[Caption-style text data]
· · · · ·
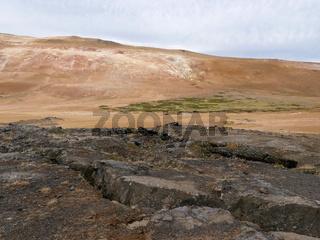 Landschaft am aktiven Vulkan Leirhnjúkur in Island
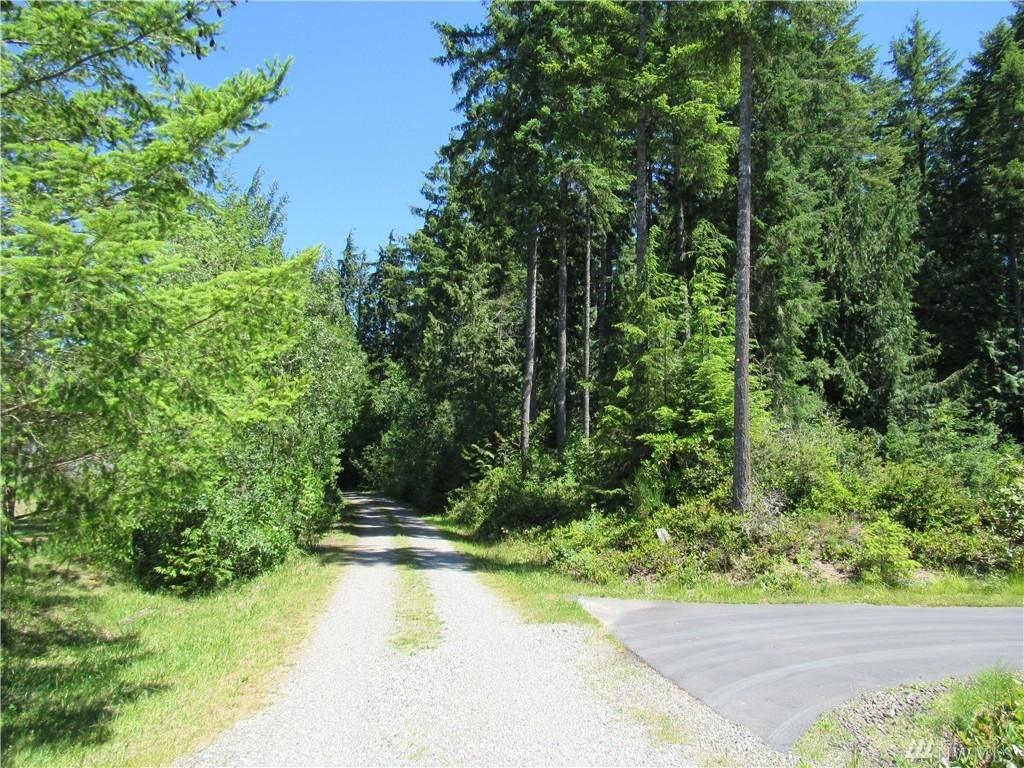 2 NW Clear Creek Rd, Poulsbo, WA 98383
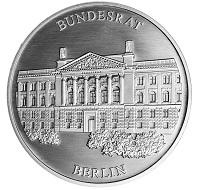"""""""Bundesratspräsident Michael Müller"""" / Silber .333 / 32,5 mm / Auflage: 1000."""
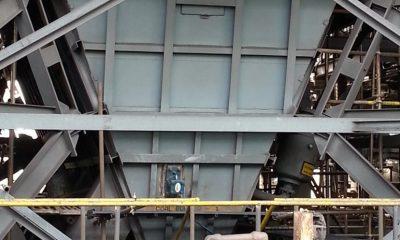 Maintain material flow in bunkers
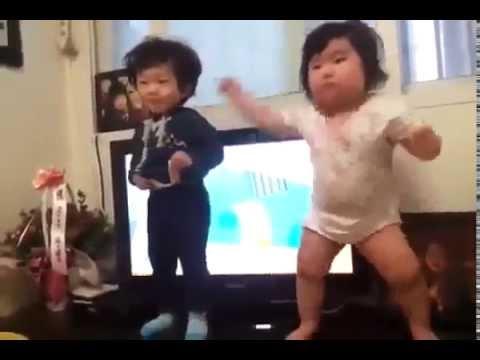 Смешной танец жениха с матерью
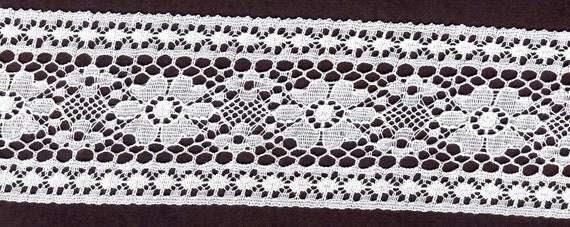 White lace trim 15 yds           (3259)
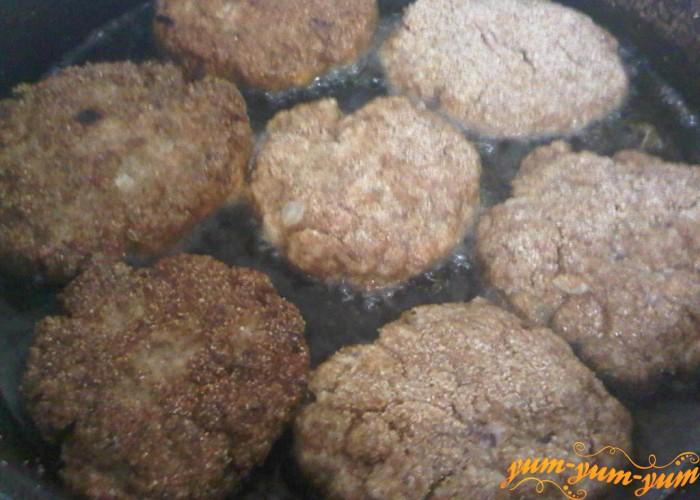 котлеты из свинины с хлебом обжариваем на растительном масле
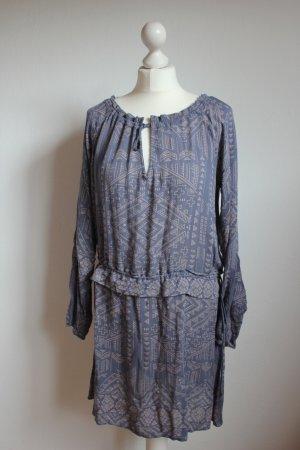 Langärmeliges Sommerkleid mit Schnürung und Bohomuster Aztek Vila neu blau
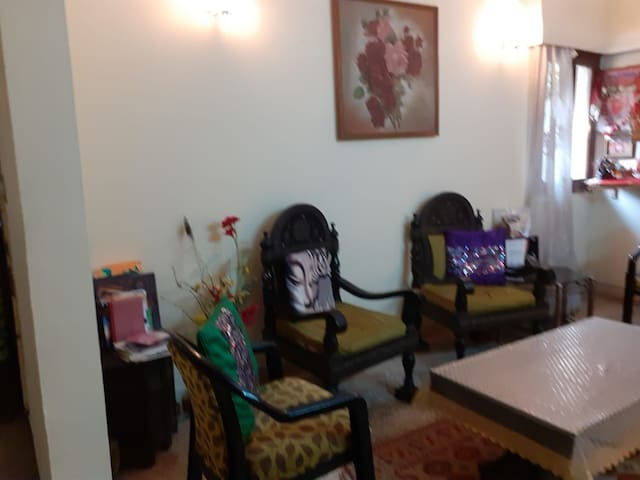 Private room with park view balcony in Saket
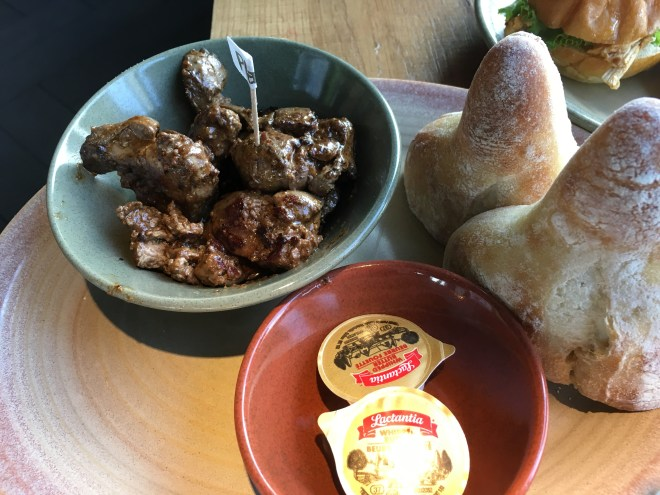 Grilled chicken livers with a Portuguese bun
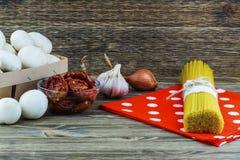 Matlagningingredienser med solen torkade tomaten, vitlök, champinjoner och arkivfoton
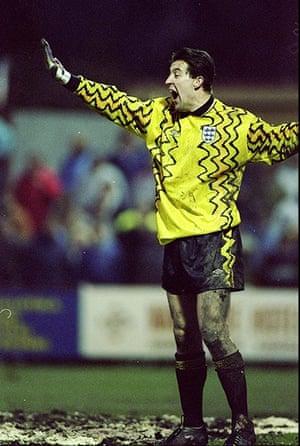 England kits: Nigel Martin of England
· · · · ·
» **What to produce**
Reproduce all the entries above exactly. Include no images.

» **Solved exercise**
 Landschaft am aktiven Vulkan Leirhnjúkur in Island
 2 NW Clear Creek Rd, Poulsbo, WA 98383
"""""""Bundesratspräsident Michael Müller"""" / Silber .333 / 32,5 mm / Auflage: 1000."""
 Maintain material flow in bunkers
 Смешной танец жениха с матерью
 White lace trim 15 yds           (3259)
 котлеты из свинины с хлебом обжариваем на растительном масле
 Langärmeliges Sommerkleid mit Schnürung und Bohomuster Aztek Vila neu blau
 Private room with park view balcony in Saket
 Grilled chicken livers with a Portuguese bun
 Matlagningingredienser med solen torkade tomaten, vitlök, champinjoner och arkivfoton
 England kits: Nigel Martin of England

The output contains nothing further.